The Islamist group is often regarded as the most extreme of the Palestinian armed resistance organisations, notorious for suicide attacks against Israeli targets, both civilian and military. But in his manner at least, Azzam turns out to be the image of bookish moderation, as he reflects on the failure of the Palestinian armed factions to agree a new ceasefire - or hudna. "We want to minimise the suffering of our people, avoid internal Palestinian conflict and demonstrate that we are not an obstacle to achieving a settlement." But, referring to the breakdown of last summer's two-month unilateral Palestinian ceasefire after repeated Israeli killings of activists, he adds: "Israel violated and abandoned it. This time we asked whether there were any guarantees on offer from the other side and were told no. So it was very difficult to expect us to agree a hudna for free. We know the balance of power is not in our favour, but we will not allow that to force us to surrender."
When challenged to justify attacks on civilians, Azzam seems almost apologetic, citing a string of Israeli massacres and killings of civilians - from the slaughter of the villagers of Deir Yassin in 1948 to the shooting of 12-year-old Muhammad Durrah in his father's arms at the beginning of the current al-Aqsa intifada in 2000. "We are never happy about the death of any innocent human being, regardless of their religion, but Israel initiated these killings. Palestinians were pushed into such operations in an effort to stop Israel killing our civilians. A year ago, Islamic Jihad proposed that both sides avoid civilian targets - and that was recently repeated by Hamas - but the Israelis have not responded positively."

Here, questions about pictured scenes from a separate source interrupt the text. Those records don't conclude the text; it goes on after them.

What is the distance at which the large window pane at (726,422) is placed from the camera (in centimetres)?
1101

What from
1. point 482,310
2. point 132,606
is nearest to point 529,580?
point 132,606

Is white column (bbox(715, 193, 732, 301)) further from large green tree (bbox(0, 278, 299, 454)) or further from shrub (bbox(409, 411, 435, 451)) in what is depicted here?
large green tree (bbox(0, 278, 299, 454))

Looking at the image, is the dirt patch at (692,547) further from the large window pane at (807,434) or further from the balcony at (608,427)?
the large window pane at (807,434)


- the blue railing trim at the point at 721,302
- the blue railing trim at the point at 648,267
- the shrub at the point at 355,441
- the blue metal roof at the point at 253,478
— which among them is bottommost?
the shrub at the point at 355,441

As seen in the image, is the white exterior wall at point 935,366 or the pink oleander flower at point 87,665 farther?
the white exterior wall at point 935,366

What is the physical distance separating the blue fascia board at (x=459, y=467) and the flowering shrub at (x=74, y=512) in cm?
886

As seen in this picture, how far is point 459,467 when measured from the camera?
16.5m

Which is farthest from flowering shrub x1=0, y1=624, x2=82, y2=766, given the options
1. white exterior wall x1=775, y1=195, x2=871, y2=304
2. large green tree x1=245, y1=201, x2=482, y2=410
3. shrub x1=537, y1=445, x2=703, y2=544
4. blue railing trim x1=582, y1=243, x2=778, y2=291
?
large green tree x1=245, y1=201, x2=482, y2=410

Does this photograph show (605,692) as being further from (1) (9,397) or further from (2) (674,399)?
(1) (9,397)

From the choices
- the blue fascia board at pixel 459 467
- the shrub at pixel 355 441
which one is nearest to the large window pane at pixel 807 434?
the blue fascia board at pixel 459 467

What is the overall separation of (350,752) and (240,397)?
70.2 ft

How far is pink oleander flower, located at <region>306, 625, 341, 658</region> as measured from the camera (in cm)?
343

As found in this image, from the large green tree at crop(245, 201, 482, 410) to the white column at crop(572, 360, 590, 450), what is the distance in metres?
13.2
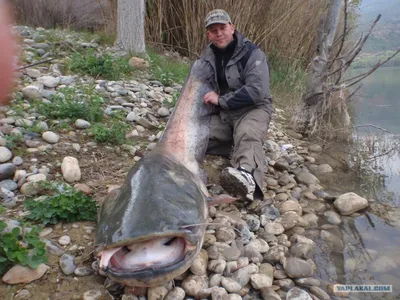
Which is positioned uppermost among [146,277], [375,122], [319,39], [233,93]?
[319,39]

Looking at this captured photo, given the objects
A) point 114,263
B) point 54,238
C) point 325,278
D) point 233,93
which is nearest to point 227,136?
point 233,93

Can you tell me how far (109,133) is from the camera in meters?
3.59

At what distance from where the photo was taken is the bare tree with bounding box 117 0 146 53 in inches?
243

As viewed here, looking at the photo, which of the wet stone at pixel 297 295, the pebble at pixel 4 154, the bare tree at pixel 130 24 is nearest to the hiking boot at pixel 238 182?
the wet stone at pixel 297 295

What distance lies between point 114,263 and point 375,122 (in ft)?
20.1

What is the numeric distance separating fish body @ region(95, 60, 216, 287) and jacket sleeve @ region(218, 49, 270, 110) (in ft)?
3.76

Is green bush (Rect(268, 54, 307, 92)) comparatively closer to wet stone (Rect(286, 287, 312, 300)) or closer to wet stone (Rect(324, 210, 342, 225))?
wet stone (Rect(324, 210, 342, 225))

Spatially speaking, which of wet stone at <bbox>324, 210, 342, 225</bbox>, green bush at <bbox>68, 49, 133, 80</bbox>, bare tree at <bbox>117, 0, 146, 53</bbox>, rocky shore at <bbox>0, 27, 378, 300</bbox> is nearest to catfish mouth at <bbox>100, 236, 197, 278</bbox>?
rocky shore at <bbox>0, 27, 378, 300</bbox>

After dark, we go in search of Abd al-Aziz Rantissi, political leader and co-founder of Hamas, the largest Islamist resistance group and the only force among the Palestinians to offer a serious challenge to the leadership of Yasser Arafat and his nationalist Fatah movement. That is especially true in the Gaza Strip, where its support is rooted in a network of social welfare and educational institutions among the poorest of a destitute population. Since Israel launched an abortive assassination attempt against him in June last year, Rantissi, a 56-year-old paediatrician, has gone underground, never moving around outside in daylight. Arrangements are made by word of mouth in the shadows of Gaza's bomb-cratered buildings, to avoid Israeli electronic surveillance. We are told to wait at an office block for further instructions. Suddenly, Rantissi himself appears with two armed bodyguards, joking about his chances of survival if he had agreed to appear on a live satellite TV talk show that night.
Please read both parts.
While Rantisi makes some reasonable-sounding noises in the first part, he is still being totally unrealistic. Israel is not going to be driven into the sea and any talk of negotiating a withdrawal of the IDF from the territories as a "temporary" solution is simply ludicrous.

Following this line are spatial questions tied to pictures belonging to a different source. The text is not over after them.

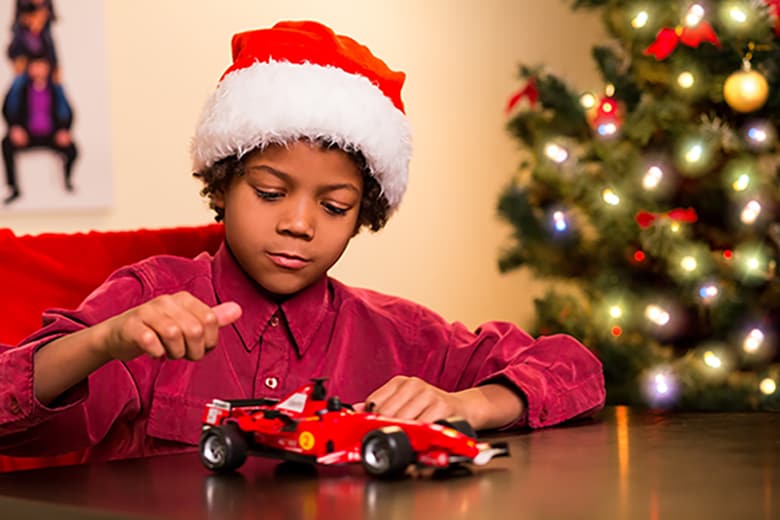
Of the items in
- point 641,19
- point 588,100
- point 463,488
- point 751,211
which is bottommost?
point 463,488

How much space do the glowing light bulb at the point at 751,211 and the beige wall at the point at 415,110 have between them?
1.08 m

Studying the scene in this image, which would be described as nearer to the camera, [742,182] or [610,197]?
[742,182]

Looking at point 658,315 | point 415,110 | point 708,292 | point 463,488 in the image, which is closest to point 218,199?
point 463,488

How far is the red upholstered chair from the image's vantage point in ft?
5.13

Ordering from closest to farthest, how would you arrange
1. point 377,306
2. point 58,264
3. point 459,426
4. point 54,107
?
1. point 459,426
2. point 377,306
3. point 58,264
4. point 54,107

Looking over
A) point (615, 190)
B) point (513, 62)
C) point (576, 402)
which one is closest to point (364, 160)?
point (576, 402)

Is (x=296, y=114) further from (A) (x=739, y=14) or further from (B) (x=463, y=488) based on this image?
(A) (x=739, y=14)

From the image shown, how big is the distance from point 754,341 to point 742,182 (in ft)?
1.30

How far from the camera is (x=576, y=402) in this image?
50.6 inches

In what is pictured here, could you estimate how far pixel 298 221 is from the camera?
1269 millimetres

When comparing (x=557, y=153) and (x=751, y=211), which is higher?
(x=557, y=153)

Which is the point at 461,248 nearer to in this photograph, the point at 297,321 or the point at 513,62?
the point at 513,62

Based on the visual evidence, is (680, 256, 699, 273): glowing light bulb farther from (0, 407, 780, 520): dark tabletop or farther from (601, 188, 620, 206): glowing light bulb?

Even if only one is formally organized into a state, there are two nations west of the Jordan River. This is a concrete reality. Neither is going away. To hear Palestinian militant leaders talk as Rantisi and Azzam do in the first part, ignoring this reality, is discouraging.
In part two, the interview with Arafat reveals that he is holding some strong cards and that he is aware that Sharon is doing what he can to avoid making concessions:
(T)he US and Israel are determined to avoid new Palestinian presidential elections - because they know Arafat would win. In any case, as Arafat points out, Abu Mazen failed as Palestinian prime minister "because the Israelis didn't give him anything - no release of prisoners, nothing on the building of the wall, no lifting of the siege of the president".
Overall, the situation is not very encouraging.